Give the material again in full, matching it exactly.

# [MATERIAL SUPPLIED]
- - -

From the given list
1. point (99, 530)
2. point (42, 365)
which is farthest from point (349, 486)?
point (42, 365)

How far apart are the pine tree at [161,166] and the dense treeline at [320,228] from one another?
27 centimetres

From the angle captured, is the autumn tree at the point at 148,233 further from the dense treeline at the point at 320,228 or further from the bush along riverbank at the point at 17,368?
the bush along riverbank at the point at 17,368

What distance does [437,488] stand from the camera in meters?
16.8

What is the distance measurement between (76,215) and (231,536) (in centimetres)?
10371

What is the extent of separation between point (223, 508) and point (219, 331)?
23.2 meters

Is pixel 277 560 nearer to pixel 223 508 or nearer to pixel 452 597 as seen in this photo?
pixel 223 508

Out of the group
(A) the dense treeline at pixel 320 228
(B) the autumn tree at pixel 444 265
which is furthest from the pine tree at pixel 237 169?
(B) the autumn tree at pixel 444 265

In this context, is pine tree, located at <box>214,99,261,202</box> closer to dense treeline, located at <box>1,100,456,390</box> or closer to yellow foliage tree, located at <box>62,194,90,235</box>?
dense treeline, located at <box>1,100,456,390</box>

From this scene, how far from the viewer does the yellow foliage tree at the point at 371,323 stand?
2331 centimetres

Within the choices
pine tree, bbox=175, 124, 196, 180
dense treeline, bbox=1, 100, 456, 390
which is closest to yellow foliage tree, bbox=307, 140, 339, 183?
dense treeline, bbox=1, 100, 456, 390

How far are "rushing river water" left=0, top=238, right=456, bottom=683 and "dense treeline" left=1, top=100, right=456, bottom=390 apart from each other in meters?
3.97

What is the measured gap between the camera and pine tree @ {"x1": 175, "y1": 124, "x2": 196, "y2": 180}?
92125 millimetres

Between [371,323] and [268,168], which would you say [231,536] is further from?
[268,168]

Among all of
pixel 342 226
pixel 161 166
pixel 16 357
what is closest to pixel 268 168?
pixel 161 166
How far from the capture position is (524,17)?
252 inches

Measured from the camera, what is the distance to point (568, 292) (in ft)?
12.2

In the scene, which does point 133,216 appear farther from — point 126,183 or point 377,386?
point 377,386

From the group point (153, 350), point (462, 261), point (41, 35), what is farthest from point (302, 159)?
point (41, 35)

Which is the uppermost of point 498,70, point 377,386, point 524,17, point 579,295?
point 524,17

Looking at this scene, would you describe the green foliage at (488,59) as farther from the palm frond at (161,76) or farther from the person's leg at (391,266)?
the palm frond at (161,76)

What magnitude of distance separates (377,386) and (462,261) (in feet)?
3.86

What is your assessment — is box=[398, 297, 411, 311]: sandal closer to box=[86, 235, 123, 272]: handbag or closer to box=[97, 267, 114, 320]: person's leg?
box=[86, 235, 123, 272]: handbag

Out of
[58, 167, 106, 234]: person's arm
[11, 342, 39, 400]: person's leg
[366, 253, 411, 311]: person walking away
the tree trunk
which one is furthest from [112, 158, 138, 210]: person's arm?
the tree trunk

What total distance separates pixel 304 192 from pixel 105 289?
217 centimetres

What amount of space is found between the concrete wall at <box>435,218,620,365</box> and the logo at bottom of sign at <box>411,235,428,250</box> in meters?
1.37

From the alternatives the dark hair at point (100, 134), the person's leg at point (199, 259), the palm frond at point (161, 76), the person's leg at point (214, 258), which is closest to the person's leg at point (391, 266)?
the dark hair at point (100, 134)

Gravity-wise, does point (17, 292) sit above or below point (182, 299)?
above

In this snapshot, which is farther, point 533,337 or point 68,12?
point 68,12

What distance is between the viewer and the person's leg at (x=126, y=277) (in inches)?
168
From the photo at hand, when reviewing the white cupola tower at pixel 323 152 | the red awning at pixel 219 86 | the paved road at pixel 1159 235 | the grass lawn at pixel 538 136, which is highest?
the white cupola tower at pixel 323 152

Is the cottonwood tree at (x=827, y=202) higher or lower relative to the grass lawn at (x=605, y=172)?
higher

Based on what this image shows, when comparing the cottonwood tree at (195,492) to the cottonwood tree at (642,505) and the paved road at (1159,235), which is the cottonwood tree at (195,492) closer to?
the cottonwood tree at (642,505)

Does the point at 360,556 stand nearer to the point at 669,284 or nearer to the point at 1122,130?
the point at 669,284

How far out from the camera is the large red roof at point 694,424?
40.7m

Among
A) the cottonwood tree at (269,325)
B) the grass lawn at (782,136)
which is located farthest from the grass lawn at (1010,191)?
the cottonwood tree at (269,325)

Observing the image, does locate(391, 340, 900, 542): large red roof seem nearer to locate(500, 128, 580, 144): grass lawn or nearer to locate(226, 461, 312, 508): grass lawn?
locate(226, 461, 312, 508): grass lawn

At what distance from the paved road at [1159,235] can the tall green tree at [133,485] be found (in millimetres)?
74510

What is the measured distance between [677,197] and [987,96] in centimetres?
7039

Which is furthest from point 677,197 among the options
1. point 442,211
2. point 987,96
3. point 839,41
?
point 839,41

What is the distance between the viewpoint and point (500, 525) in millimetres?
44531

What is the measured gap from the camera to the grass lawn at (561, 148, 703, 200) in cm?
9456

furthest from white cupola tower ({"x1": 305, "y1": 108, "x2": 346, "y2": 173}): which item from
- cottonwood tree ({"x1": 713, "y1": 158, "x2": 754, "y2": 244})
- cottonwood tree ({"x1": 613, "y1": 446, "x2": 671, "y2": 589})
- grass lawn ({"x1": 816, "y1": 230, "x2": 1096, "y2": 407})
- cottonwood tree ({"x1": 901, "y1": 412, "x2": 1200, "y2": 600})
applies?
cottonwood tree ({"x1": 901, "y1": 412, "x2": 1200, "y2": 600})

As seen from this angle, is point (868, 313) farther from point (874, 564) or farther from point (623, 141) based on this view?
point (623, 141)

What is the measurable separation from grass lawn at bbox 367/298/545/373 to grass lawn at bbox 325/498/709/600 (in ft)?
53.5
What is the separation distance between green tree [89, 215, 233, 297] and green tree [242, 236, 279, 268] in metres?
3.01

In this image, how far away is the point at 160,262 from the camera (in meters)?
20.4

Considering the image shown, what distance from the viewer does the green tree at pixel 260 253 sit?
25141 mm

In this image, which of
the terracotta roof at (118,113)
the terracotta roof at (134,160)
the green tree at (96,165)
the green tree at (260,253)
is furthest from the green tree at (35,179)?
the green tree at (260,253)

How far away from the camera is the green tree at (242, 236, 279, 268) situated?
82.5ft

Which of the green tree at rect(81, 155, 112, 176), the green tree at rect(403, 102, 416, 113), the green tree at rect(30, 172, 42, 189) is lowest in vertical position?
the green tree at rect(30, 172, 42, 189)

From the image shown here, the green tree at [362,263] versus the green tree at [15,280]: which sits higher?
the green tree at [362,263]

- - -

# [RESULT]
From the given list
1. point (99, 530)
2. point (42, 365)
which is farthest from point (349, 486)?
point (42, 365)

How far apart are the pine tree at [161,166] and the dense treeline at [320,228] from one another?
27 centimetres

From the angle captured, is the autumn tree at the point at 148,233 further from the dense treeline at the point at 320,228 or further from the bush along riverbank at the point at 17,368?
the bush along riverbank at the point at 17,368

What distance does [437,488] stand from the camera in meters?
16.8

What is the distance measurement between (76,215) and (231,536) (in centimetres)?
10371

What is the extent of separation between point (223, 508) and point (219, 331)?
23.2 meters

Is pixel 277 560 nearer to pixel 223 508 or nearer to pixel 452 597 as seen in this photo?
pixel 223 508

Out of the group
(A) the dense treeline at pixel 320 228
(B) the autumn tree at pixel 444 265
which is furthest from the pine tree at pixel 237 169?
(B) the autumn tree at pixel 444 265

In this context, is pine tree, located at <box>214,99,261,202</box> closer to dense treeline, located at <box>1,100,456,390</box> or closer to yellow foliage tree, located at <box>62,194,90,235</box>?
dense treeline, located at <box>1,100,456,390</box>

From this scene, how far from the viewer does the yellow foliage tree at the point at 371,323 stand?
2331 centimetres

Within the choices
pine tree, bbox=175, 124, 196, 180
dense treeline, bbox=1, 100, 456, 390
which is closest to yellow foliage tree, bbox=307, 140, 339, 183?
dense treeline, bbox=1, 100, 456, 390

How far are "rushing river water" left=0, top=238, right=456, bottom=683 and "dense treeline" left=1, top=100, right=456, bottom=390 apart from each other in meters?
3.97

What is the measured gap between the camera and pine tree @ {"x1": 175, "y1": 124, "x2": 196, "y2": 180}?
92125 millimetres

Between [371,323] and [268,168], which would you say [231,536] is further from?
[268,168]

Among all of
pixel 342 226
pixel 161 166
pixel 16 357
what is closest to pixel 268 168?
pixel 161 166
How far from the capture position is (524,17)?
252 inches

Measured from the camera, what is the distance to point (568, 292) (in ft)?
12.2

In the scene, which does point 133,216 appear farther from — point 126,183 or point 377,386?
point 377,386

From the group point (153, 350), point (462, 261), point (41, 35), what is farthest from point (302, 159)?
point (41, 35)

Which is the uppermost of point 498,70, point 377,386, point 524,17, point 579,295?
point 524,17

Looking at this scene, would you describe the green foliage at (488,59) as farther from the palm frond at (161,76) or farther from the person's leg at (391,266)?
the palm frond at (161,76)

What magnitude of distance separates (377,386) and (462,261) (in feet)?
3.86

What is your assessment — is box=[398, 297, 411, 311]: sandal closer to box=[86, 235, 123, 272]: handbag or closer to box=[97, 267, 114, 320]: person's leg?
box=[86, 235, 123, 272]: handbag

Out of
[58, 167, 106, 234]: person's arm
[11, 342, 39, 400]: person's leg
[366, 253, 411, 311]: person walking away
the tree trunk
which one is furthest from [112, 158, 138, 210]: person's arm?
the tree trunk

What total distance separates pixel 304 192 from pixel 105 289?
217 centimetres

What amount of space is found between the concrete wall at <box>435,218,620,365</box> and the logo at bottom of sign at <box>411,235,428,250</box> in meters?
1.37

From the alternatives the dark hair at point (100, 134), the person's leg at point (199, 259), the palm frond at point (161, 76), the person's leg at point (214, 258), which is closest to the person's leg at point (391, 266)?
the dark hair at point (100, 134)

Gravity-wise, does point (17, 292) sit above or below point (182, 299)?
above

In this snapshot, which is farther, point 533,337 or point 68,12?
point 68,12

What distance is between the viewer and the person's leg at (x=126, y=277) (in inches)?
168
From the photo at hand, when reviewing the white cupola tower at pixel 323 152 | the red awning at pixel 219 86 | the paved road at pixel 1159 235 | the grass lawn at pixel 538 136, which is highest?
the white cupola tower at pixel 323 152

Is the cottonwood tree at (x=827, y=202) higher or lower relative to the grass lawn at (x=605, y=172)?
higher

Based on what this image shows, when comparing the cottonwood tree at (195,492) to the cottonwood tree at (642,505) and the paved road at (1159,235), which is the cottonwood tree at (195,492) closer to?
the cottonwood tree at (642,505)

Does the point at 360,556 stand nearer to the point at 669,284 or nearer to the point at 1122,130?
the point at 669,284

How far out from the camera is the large red roof at point 694,424?
40.7m

Among
A) the cottonwood tree at (269,325)
B) the grass lawn at (782,136)
which is located farthest from the grass lawn at (1010,191)?
the cottonwood tree at (269,325)

Observing the image, does locate(391, 340, 900, 542): large red roof seem nearer to locate(500, 128, 580, 144): grass lawn or nearer to locate(226, 461, 312, 508): grass lawn?
locate(226, 461, 312, 508): grass lawn

At what distance from the paved road at [1159,235] can the tall green tree at [133,485] be found (in millimetres)?
74510

What is the measured distance between [677,197] and [987,96] in centimetres?
7039

Which is furthest from point 677,197 among the options
1. point 442,211
2. point 987,96
3. point 839,41
?
point 839,41

What is the distance between the viewpoint and point (500, 525) in millimetres?
44531

What is the measured gap from the camera to the grass lawn at (561, 148, 703, 200) in cm?
9456

furthest from white cupola tower ({"x1": 305, "y1": 108, "x2": 346, "y2": 173}): which item from
- cottonwood tree ({"x1": 713, "y1": 158, "x2": 754, "y2": 244})
- cottonwood tree ({"x1": 613, "y1": 446, "x2": 671, "y2": 589})
- grass lawn ({"x1": 816, "y1": 230, "x2": 1096, "y2": 407})
- cottonwood tree ({"x1": 901, "y1": 412, "x2": 1200, "y2": 600})
applies?
cottonwood tree ({"x1": 901, "y1": 412, "x2": 1200, "y2": 600})

As seen from this angle, is point (868, 313) farther from point (874, 564) or farther from point (623, 141) based on this view?
point (623, 141)

What is the measurable separation from grass lawn at bbox 367/298/545/373 to grass lawn at bbox 325/498/709/600 (in ft)?
53.5
What is the separation distance between green tree [89, 215, 233, 297] and green tree [242, 236, 279, 268] in metres?
3.01

In this image, how far away is the point at 160,262 from the camera (in meters)?
20.4

Considering the image shown, what distance from the viewer does the green tree at pixel 260 253 sit?
25141 mm

In this image, which of
the terracotta roof at (118,113)
the terracotta roof at (134,160)
the green tree at (96,165)
the green tree at (260,253)
is furthest from the green tree at (35,179)?
the green tree at (260,253)

How far away from the camera is the green tree at (242, 236, 279, 268) situated?
82.5ft

Which of the green tree at rect(81, 155, 112, 176), the green tree at rect(403, 102, 416, 113), the green tree at rect(30, 172, 42, 189) is lowest in vertical position?
the green tree at rect(30, 172, 42, 189)

From the image shown here, the green tree at [362,263] versus the green tree at [15,280]: which sits higher?
the green tree at [362,263]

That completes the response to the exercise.